**EXERCISE DATA:**
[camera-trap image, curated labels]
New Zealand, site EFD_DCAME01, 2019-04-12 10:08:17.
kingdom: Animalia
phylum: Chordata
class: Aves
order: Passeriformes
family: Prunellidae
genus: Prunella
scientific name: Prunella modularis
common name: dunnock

**REQUIRED ACTION:** Return exactly the lines from the line bearing "phylum: Chordata" to the end of the records, inclusive of both; include no other lines.

**RESPONSE TO THE TASK:**
phylum: Chordata
class: Aves
order: Passeriformes
family: Prunellidae
genus: Prunella
scientific name: Prunella modularis
common name: dunnock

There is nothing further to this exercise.